━━ Data in this exercise ━━
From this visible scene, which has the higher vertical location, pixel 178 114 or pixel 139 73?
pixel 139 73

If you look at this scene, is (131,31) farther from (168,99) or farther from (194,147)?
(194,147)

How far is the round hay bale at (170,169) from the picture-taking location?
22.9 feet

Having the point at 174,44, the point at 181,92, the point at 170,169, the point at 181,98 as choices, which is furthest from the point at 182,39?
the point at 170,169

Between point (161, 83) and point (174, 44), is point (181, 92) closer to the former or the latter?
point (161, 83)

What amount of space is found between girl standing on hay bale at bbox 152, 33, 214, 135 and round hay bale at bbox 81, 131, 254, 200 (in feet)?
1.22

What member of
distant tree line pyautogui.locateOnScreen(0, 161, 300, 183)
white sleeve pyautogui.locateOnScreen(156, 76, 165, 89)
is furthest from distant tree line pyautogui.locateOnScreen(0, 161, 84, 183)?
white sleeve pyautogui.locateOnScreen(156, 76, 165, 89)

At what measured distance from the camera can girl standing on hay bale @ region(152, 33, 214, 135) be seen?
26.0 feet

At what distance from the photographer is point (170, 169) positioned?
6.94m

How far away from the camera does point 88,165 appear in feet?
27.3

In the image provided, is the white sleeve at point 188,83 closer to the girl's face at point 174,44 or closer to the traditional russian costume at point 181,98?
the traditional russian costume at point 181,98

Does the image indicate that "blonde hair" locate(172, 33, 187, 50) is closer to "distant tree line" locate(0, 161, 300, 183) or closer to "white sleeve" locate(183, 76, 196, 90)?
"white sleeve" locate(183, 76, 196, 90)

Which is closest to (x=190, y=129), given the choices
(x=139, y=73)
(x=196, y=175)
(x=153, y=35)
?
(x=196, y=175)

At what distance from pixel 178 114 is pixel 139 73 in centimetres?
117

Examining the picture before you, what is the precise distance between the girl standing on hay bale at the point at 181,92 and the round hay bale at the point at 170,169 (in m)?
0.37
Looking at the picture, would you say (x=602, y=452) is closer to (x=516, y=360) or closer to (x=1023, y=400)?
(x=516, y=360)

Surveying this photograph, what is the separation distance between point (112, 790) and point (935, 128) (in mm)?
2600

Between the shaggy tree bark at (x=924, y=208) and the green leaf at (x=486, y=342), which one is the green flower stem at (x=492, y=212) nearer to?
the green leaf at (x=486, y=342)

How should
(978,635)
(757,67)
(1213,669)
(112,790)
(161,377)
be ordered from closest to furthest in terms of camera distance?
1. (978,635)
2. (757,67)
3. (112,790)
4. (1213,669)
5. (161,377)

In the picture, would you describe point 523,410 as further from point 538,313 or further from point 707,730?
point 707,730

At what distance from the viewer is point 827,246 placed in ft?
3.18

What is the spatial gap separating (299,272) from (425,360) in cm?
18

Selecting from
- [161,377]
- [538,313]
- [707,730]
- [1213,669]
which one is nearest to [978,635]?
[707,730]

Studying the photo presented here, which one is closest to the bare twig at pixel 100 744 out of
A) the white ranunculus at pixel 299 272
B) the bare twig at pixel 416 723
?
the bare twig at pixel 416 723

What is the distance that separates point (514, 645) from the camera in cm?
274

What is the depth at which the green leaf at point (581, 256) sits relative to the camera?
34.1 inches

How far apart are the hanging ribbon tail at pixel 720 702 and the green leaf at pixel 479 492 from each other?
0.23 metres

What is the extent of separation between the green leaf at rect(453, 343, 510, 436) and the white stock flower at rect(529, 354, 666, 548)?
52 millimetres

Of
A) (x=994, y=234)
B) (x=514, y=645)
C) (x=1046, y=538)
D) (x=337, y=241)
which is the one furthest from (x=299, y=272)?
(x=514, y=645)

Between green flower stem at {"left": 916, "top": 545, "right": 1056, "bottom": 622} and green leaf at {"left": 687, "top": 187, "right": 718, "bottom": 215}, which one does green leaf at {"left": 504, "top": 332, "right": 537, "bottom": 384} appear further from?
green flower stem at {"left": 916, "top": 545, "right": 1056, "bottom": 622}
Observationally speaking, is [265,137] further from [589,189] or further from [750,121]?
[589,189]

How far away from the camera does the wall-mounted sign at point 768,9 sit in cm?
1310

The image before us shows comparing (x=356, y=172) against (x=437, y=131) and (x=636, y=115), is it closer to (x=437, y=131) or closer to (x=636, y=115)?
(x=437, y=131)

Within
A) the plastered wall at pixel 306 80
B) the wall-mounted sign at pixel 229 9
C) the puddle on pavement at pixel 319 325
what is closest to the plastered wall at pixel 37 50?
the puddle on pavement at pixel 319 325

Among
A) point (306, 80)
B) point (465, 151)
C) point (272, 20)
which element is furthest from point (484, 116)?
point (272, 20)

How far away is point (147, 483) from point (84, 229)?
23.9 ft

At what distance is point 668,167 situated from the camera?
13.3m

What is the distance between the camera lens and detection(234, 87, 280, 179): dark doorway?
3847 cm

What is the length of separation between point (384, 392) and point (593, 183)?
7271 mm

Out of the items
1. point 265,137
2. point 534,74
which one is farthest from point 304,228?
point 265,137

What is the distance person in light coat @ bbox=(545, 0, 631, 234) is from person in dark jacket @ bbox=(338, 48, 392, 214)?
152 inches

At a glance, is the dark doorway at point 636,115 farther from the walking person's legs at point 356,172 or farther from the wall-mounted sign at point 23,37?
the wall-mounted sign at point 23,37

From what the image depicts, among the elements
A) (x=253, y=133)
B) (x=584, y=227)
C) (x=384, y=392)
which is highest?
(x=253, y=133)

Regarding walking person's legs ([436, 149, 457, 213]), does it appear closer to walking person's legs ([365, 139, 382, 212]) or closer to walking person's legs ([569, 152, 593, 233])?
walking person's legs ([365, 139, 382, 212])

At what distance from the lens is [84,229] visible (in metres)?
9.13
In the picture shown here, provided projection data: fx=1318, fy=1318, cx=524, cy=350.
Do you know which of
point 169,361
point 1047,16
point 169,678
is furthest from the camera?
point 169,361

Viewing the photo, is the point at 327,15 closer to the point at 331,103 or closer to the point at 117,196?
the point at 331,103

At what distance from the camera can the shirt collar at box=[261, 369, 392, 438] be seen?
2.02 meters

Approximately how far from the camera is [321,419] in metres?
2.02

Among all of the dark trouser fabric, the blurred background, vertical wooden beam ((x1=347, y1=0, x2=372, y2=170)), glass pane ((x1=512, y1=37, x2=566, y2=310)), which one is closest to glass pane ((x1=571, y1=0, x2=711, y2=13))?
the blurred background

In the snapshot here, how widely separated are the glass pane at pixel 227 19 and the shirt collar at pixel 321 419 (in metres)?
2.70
━━━
Repeat the material in full, exactly as it stands.

Reply to the task:
From this visible scene, which has the higher vertical location, pixel 178 114 or pixel 139 73?
pixel 139 73

If you look at this scene, is (131,31) farther from (168,99) or farther from (194,147)?
(194,147)

How far is the round hay bale at (170,169) from the picture-taking location?
22.9 feet

Having the point at 174,44, the point at 181,92, the point at 170,169, the point at 181,98 as choices, which is furthest from the point at 182,39?
the point at 170,169

Between point (161, 83) and point (174, 44), is point (181, 92) closer to the former or the latter?
point (161, 83)

What amount of space is found between girl standing on hay bale at bbox 152, 33, 214, 135 and round hay bale at bbox 81, 131, 254, 200 (in feet)?
1.22

What member of
distant tree line pyautogui.locateOnScreen(0, 161, 300, 183)
white sleeve pyautogui.locateOnScreen(156, 76, 165, 89)
is furthest from distant tree line pyautogui.locateOnScreen(0, 161, 84, 183)?
white sleeve pyautogui.locateOnScreen(156, 76, 165, 89)

At what measured distance from the camera can girl standing on hay bale @ region(152, 33, 214, 135) be seen?
26.0 feet

At what distance from the photographer is point (170, 169) positioned?
6.94m

How far away from the camera does point 88,165 appear in feet?
27.3

In the image provided, is the white sleeve at point 188,83 closer to the girl's face at point 174,44 or closer to the traditional russian costume at point 181,98?
the traditional russian costume at point 181,98

Does the image indicate that "blonde hair" locate(172, 33, 187, 50) is closer to "distant tree line" locate(0, 161, 300, 183) or closer to "white sleeve" locate(183, 76, 196, 90)?
"white sleeve" locate(183, 76, 196, 90)

Which is closest to (x=190, y=129), given the choices
(x=139, y=73)
(x=196, y=175)
(x=153, y=35)
?
(x=196, y=175)

At what distance from pixel 178 114 is pixel 139 73 in centimetres?
117

Examining the picture before you, what is the precise distance between the girl standing on hay bale at the point at 181,92 and the round hay bale at the point at 170,169 (in m)?
0.37
Looking at the picture, would you say (x=602, y=452) is closer to (x=516, y=360) or closer to (x=1023, y=400)?
(x=516, y=360)

Surveying this photograph, what is the separation distance between point (112, 790) and point (935, 128) (in mm)?
2600

Between the shaggy tree bark at (x=924, y=208) and the green leaf at (x=486, y=342), which one is the green flower stem at (x=492, y=212) nearer to?
the green leaf at (x=486, y=342)

How should
(978,635)
(757,67)
(1213,669)
(112,790)
(161,377)
be ordered from closest to furthest in terms of camera distance?
1. (978,635)
2. (757,67)
3. (112,790)
4. (1213,669)
5. (161,377)

In the picture, would you describe point 523,410 as further from point 538,313 or further from point 707,730?
point 707,730

At what distance from the viewer is point 827,246 placed in ft?
3.18

What is the spatial gap separating (299,272) from (425,360) in cm?
18

Selecting from
- [161,377]
- [538,313]
- [707,730]
- [1213,669]
which one is nearest to [978,635]?
[707,730]

Studying the photo presented here, which one is closest to the bare twig at pixel 100 744 out of
A) the white ranunculus at pixel 299 272
B) the bare twig at pixel 416 723
?
the bare twig at pixel 416 723

What is the distance that separates point (514, 645) from the camera in cm?
274

What is the depth at which the green leaf at point (581, 256) sits relative to the camera?
34.1 inches

How far apart are the hanging ribbon tail at pixel 720 702 and the green leaf at pixel 479 492 from each other?
0.23 metres

What is the extent of separation between the green leaf at rect(453, 343, 510, 436) and the white stock flower at rect(529, 354, 666, 548)?
52 millimetres

Of
A) (x=994, y=234)
B) (x=514, y=645)
C) (x=1046, y=538)
D) (x=337, y=241)
which is the one furthest from (x=299, y=272)?
(x=514, y=645)

Between green flower stem at {"left": 916, "top": 545, "right": 1056, "bottom": 622} and green leaf at {"left": 687, "top": 187, "right": 718, "bottom": 215}, which one does green leaf at {"left": 504, "top": 332, "right": 537, "bottom": 384} appear further from?
green flower stem at {"left": 916, "top": 545, "right": 1056, "bottom": 622}
Observationally speaking, is [265,137] further from [589,189] or further from [750,121]?
[589,189]

How far away from the camera does the wall-mounted sign at point 768,9 sit in cm?
1310

The image before us shows comparing (x=356, y=172) against (x=437, y=131) and (x=636, y=115), is it closer to (x=437, y=131) or closer to (x=636, y=115)?
(x=437, y=131)

Within
A) the plastered wall at pixel 306 80
B) the wall-mounted sign at pixel 229 9
C) the puddle on pavement at pixel 319 325
what is closest to the plastered wall at pixel 37 50?
the puddle on pavement at pixel 319 325

Among
A) point (306, 80)
B) point (465, 151)
C) point (272, 20)
which element is furthest from point (484, 116)?
point (272, 20)

How far away is point (147, 483) from point (84, 229)?
23.9 ft

At what distance is point 668,167 situated from the camera?
13.3m

What is the distance between the camera lens and detection(234, 87, 280, 179): dark doorway?
3847 cm

What is the length of separation between point (384, 392) and point (593, 183)?
7271 mm

Out of the items
1. point 265,137
2. point 534,74
which one is farthest from point 304,228?
point 265,137

What is the distance person in light coat @ bbox=(545, 0, 631, 234) is from person in dark jacket @ bbox=(338, 48, 392, 214)?
152 inches

At a glance, is the dark doorway at point 636,115 farther from the walking person's legs at point 356,172 or farther from the wall-mounted sign at point 23,37?
the wall-mounted sign at point 23,37

From what the image depicts, among the elements
A) (x=253, y=133)
B) (x=584, y=227)
C) (x=384, y=392)
which is highest?
(x=253, y=133)

Regarding walking person's legs ([436, 149, 457, 213]), does it appear closer to walking person's legs ([365, 139, 382, 212]) or closer to walking person's legs ([569, 152, 593, 233])?
walking person's legs ([365, 139, 382, 212])

At what distance from the lens is [84,229] visible (in metres)?
9.13
In the picture shown here, provided projection data: fx=1318, fy=1318, cx=524, cy=350.
Do you know which of
point 169,361
point 1047,16
point 169,678
is furthest from the camera?
point 169,361

Viewing the photo, is the point at 327,15 closer to the point at 331,103 or closer to the point at 117,196?
the point at 331,103

At what distance from the camera can the shirt collar at box=[261, 369, 392, 438] be seen?
2.02 meters

Approximately how far from the camera is [321,419] in metres?
2.02

Among all of the dark trouser fabric, the blurred background, vertical wooden beam ((x1=347, y1=0, x2=372, y2=170)), glass pane ((x1=512, y1=37, x2=566, y2=310)), which one is closest to glass pane ((x1=571, y1=0, x2=711, y2=13))?
the blurred background

In the snapshot here, how widely separated are the glass pane at pixel 227 19 and the shirt collar at pixel 321 419 (in metres)?
2.70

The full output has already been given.